Melbourne was a dream, they were years spent growing up and filling in a personality created to the limits. I felt a lightness in spirit I had never known of and when graduation came around, my parents once again reviewed my life and decreed it unsatisfactory. This is where the thorns creep up and begin to puncture ragged holes into the story. Packed up and hauled back to leave behind another necessary world, I hadn’t envisioned living together after four years to be this impossible. First, the red hair had to go. I fought this with a great resistance. I threatened to shave my head bald by my own hands before they could have it colored ebony against my wishes. I won. Islam forbids self created androgen and baldness fell under that category. I was turning nineteen and couldn’t fathom the idea of being told what to do with one’s own body, one’s own pores. And so my bags were packed again and it was off to the Middle East for me till university started.
But something changed while I was there. I found a calmness that my years raising myself hadn’t given me. Maybe it was being around women of such great strength and such genuine love for me, or maybe it came from being around women who mothered me in a way my own mother had failed to do. I had been without an adult for so long, it was a refreshing change to be able to honestly discuss my decisions by someone who wasn’t nineteen and fearless of death.
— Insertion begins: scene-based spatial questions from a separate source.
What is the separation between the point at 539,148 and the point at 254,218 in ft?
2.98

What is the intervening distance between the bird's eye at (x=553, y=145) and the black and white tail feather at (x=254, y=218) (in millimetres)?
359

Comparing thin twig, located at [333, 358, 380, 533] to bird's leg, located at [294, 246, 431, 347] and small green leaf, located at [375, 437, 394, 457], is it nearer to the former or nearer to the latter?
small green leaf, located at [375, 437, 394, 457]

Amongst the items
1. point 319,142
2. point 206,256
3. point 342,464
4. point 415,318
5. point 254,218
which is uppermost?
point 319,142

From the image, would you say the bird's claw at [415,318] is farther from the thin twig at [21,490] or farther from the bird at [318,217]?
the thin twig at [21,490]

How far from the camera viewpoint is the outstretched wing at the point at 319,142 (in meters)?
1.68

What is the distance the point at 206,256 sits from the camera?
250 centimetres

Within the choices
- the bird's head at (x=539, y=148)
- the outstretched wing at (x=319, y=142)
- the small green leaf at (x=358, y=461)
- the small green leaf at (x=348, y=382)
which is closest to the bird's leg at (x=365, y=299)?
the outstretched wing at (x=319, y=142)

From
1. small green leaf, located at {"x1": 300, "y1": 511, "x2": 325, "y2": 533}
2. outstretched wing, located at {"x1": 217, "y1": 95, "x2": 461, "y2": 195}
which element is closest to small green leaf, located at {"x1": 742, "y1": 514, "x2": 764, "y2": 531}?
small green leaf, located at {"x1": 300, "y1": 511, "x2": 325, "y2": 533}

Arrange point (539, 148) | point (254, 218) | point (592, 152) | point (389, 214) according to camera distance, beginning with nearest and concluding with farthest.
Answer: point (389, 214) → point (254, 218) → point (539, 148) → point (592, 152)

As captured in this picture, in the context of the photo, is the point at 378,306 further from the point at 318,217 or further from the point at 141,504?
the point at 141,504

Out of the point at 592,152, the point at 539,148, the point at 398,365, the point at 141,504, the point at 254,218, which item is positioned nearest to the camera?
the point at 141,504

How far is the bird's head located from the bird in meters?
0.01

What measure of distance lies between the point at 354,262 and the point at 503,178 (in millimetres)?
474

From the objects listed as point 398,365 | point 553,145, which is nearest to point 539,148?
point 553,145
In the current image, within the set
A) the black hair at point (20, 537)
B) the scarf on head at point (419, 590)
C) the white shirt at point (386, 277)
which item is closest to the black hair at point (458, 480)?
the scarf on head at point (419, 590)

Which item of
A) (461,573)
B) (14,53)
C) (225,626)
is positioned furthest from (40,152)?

Their devotion to the faith was humbling. University started and it was back to motherland soil, but I wanted to keep this great comfort that belief in a force greater than humanity and science proved to be. And tried I did, but it just wasn’t for me. My belief in God was one of personal conversations and neither cemented by way of repeated worship nor orders.
I’ve never fought a cause I didn’t believe in and this entire concept of God and the brand of Islam that swirled within the my home and the back of my eyelids didn’t wield together as seamlessly as I wanted them to. I didn’t want any part of the world my father possessed and ironically, it didn’t matter very much to him that I didn’t. The truth was a reason to pack my bags again. Only this time I was older, unbearably tired of mandatory academia, without financial funds or a clue about what should happen next. Two cds: Sketches For My Sweetheart The Drunk by Jeff Buckley and Silverchair’s Diorama, my copy of Anna Karenina by Tolstoy that used to belong to my favorite English teacher in high school and given by way of initiation into the rest of my life after graduation, black eyeliner, my Macbook, my pencil case, three writing pads, a couple of t-shirts and two pairs of jeans balled into a fist and slung into a bag zipped behind a door I would close forever.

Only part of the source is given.